== TASK DIRECTIONS ==
Retype the tail of the data exactly, starting at the line containing "If you compare" and stopping at the last line.

## Begin RECORDS TO PROCESS

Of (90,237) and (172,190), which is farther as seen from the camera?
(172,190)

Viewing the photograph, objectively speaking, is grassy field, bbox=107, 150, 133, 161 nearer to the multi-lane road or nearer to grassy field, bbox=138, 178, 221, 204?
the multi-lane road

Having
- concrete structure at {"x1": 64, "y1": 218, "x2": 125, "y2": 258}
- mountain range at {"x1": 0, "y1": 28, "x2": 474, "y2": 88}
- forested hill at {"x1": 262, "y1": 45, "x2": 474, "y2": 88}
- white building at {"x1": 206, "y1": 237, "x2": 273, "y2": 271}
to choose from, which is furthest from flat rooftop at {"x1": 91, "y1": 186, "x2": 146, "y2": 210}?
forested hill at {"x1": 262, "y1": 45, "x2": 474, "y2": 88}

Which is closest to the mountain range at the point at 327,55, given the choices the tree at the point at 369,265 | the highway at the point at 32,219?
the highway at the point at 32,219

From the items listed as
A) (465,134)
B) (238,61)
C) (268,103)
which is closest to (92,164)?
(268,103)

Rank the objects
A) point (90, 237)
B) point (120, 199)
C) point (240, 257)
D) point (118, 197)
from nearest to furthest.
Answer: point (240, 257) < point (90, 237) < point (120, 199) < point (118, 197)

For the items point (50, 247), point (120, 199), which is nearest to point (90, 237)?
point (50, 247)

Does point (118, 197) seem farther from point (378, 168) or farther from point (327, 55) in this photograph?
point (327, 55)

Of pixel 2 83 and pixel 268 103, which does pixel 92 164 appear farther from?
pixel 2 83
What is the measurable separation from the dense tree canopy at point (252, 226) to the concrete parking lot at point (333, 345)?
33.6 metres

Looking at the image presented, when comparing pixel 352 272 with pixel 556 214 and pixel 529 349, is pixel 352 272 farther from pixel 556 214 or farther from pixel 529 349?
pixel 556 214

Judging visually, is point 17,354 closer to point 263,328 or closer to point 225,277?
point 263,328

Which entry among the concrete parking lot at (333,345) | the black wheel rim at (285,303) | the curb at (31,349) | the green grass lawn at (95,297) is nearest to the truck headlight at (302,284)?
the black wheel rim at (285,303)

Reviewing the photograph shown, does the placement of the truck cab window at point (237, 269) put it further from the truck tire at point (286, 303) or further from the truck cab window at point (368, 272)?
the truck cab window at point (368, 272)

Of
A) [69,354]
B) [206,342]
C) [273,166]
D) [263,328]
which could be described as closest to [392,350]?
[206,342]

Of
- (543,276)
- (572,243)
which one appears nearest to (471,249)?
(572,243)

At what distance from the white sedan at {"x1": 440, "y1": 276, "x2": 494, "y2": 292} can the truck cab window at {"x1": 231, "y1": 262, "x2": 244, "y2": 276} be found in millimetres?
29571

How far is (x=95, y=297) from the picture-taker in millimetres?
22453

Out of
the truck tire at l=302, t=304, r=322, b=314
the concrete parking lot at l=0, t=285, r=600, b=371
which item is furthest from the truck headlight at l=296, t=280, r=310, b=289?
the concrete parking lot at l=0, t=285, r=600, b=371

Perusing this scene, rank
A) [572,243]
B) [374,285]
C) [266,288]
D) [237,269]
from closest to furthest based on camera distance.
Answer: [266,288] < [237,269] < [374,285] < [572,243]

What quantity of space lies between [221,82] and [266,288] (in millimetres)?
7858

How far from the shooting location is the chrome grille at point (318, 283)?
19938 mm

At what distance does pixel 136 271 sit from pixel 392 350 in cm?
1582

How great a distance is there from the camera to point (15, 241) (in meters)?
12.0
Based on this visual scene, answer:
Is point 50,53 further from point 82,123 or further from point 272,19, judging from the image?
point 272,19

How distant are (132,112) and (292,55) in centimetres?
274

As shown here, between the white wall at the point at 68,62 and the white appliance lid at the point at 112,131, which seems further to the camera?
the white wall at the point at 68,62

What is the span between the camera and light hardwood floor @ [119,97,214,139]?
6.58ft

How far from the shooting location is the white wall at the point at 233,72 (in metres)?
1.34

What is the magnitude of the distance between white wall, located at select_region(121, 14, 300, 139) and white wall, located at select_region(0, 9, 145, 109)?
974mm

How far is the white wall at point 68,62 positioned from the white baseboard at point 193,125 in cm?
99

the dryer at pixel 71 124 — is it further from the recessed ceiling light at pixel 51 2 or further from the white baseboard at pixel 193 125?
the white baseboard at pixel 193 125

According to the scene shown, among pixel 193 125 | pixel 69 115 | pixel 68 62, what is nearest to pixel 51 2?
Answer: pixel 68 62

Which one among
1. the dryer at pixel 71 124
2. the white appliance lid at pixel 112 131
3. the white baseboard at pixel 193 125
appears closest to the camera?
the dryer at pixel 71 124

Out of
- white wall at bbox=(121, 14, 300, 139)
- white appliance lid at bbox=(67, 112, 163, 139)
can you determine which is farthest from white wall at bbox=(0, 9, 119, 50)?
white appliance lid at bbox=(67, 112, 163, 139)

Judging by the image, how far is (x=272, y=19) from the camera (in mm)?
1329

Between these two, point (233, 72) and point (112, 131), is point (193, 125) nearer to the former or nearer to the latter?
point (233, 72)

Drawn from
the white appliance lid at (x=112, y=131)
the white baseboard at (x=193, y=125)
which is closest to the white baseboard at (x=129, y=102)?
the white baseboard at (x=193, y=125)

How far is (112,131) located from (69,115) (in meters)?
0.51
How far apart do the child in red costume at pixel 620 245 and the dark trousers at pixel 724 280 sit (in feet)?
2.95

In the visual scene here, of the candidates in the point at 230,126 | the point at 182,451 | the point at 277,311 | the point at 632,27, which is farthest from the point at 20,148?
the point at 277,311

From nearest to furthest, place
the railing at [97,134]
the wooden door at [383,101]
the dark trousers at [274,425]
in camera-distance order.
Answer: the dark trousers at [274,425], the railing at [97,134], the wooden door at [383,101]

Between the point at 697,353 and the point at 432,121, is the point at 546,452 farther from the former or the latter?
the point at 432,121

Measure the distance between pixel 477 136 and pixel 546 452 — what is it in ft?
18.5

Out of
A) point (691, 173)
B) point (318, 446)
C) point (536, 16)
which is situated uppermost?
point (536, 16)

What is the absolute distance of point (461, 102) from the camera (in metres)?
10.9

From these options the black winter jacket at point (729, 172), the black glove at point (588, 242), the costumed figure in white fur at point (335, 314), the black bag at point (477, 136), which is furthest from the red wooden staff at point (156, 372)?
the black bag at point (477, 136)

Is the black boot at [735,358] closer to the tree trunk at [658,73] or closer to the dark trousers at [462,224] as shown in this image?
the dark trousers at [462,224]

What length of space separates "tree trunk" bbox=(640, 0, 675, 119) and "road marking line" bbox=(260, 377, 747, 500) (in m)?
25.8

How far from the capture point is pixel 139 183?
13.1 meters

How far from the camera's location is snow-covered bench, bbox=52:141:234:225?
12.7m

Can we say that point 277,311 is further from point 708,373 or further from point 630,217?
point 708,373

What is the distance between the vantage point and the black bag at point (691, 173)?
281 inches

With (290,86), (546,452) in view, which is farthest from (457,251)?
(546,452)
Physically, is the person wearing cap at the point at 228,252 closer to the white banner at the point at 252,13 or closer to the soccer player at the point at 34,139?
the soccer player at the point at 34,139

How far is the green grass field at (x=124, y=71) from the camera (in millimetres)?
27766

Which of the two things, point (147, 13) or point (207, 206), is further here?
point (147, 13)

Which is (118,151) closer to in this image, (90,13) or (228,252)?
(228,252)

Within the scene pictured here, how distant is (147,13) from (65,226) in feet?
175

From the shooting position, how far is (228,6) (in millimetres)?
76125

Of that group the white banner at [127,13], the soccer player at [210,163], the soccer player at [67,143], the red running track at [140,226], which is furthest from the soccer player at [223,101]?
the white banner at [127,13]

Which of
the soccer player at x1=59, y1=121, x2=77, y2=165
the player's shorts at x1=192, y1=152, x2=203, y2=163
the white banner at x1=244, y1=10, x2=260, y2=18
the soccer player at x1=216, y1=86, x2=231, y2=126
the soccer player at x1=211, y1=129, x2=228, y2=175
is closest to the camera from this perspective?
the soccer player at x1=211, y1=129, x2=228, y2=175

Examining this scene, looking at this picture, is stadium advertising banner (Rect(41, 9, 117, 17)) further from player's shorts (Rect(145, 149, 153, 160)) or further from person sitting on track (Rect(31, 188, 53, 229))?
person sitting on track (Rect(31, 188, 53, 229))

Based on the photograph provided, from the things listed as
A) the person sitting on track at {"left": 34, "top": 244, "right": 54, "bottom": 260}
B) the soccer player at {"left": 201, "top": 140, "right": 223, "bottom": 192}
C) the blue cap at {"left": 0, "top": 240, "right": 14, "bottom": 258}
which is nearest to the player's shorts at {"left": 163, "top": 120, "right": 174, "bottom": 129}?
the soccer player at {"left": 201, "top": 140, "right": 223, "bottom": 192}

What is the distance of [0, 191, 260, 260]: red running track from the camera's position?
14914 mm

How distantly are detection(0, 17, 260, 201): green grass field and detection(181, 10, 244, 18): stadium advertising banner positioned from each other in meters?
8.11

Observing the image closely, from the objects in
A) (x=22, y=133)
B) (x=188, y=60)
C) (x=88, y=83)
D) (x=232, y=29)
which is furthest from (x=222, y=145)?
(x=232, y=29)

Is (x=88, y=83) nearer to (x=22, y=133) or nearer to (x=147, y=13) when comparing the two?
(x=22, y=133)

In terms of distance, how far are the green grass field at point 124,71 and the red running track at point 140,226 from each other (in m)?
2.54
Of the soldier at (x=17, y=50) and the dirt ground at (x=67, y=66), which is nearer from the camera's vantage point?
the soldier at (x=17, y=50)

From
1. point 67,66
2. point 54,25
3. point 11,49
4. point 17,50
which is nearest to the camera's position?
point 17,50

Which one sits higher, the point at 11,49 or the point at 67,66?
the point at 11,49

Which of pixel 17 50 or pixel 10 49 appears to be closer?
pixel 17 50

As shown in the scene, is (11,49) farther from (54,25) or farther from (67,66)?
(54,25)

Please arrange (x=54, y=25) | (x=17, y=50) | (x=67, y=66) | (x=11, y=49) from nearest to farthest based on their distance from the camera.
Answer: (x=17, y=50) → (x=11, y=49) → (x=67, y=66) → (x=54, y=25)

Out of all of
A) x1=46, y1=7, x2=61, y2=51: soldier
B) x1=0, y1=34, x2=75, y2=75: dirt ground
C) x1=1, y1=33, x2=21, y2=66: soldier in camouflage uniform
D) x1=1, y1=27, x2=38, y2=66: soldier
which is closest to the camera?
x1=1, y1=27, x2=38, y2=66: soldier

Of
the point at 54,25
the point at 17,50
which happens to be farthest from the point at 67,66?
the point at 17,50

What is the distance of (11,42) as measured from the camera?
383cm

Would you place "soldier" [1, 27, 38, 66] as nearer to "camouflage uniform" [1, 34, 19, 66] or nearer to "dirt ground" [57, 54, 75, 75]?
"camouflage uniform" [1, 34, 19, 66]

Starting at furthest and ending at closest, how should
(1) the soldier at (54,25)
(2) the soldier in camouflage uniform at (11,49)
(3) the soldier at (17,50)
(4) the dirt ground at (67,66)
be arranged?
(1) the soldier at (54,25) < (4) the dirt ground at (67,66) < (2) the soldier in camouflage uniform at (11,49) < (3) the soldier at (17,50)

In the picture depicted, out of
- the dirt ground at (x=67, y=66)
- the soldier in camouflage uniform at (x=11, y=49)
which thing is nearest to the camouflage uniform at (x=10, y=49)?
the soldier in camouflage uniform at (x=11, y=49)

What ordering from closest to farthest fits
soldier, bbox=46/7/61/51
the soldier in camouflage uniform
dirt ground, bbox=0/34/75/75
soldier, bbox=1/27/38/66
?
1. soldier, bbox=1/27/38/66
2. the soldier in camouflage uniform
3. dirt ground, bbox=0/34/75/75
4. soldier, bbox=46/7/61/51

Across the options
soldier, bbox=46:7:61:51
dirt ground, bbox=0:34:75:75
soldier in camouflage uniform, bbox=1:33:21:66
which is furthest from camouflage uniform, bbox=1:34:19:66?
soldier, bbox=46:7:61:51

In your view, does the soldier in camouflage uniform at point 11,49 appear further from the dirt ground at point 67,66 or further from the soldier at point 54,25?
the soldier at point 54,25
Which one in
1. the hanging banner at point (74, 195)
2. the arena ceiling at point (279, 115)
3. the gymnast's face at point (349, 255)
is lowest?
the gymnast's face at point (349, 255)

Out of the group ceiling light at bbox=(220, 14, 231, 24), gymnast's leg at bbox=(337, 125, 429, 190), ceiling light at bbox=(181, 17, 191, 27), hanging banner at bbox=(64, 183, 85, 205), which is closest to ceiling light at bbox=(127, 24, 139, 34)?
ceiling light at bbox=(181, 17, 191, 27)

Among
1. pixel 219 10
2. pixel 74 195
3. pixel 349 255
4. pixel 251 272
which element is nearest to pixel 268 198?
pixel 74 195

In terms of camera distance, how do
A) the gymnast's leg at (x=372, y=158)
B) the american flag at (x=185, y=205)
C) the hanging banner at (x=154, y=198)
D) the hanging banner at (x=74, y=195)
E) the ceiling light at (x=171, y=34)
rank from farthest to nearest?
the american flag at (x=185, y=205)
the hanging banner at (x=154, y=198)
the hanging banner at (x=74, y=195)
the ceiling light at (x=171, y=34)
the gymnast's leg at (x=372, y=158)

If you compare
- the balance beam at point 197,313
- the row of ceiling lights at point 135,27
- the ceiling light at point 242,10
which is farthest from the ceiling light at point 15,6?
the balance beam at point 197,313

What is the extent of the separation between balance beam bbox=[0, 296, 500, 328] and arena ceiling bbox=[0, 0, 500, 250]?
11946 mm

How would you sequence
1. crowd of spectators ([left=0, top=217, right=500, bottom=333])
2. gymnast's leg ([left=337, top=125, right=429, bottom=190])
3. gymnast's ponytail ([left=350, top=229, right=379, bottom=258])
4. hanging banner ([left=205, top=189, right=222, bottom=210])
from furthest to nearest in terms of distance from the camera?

## End RECORDS TO PROCESS

== EXERCISE OUTPUT ==
If you compare
- the balance beam at point 197,313
- the row of ceiling lights at point 135,27
- the ceiling light at point 242,10
which is farthest from the ceiling light at point 15,6?
the balance beam at point 197,313

What is the extent of the separation between balance beam bbox=[0, 296, 500, 328] and arena ceiling bbox=[0, 0, 500, 250]?
11946 mm

How would you sequence
1. crowd of spectators ([left=0, top=217, right=500, bottom=333])
2. gymnast's leg ([left=337, top=125, right=429, bottom=190])
3. gymnast's ponytail ([left=350, top=229, right=379, bottom=258])
4. hanging banner ([left=205, top=189, right=222, bottom=210])
from furthest to nearest in terms of distance from the camera?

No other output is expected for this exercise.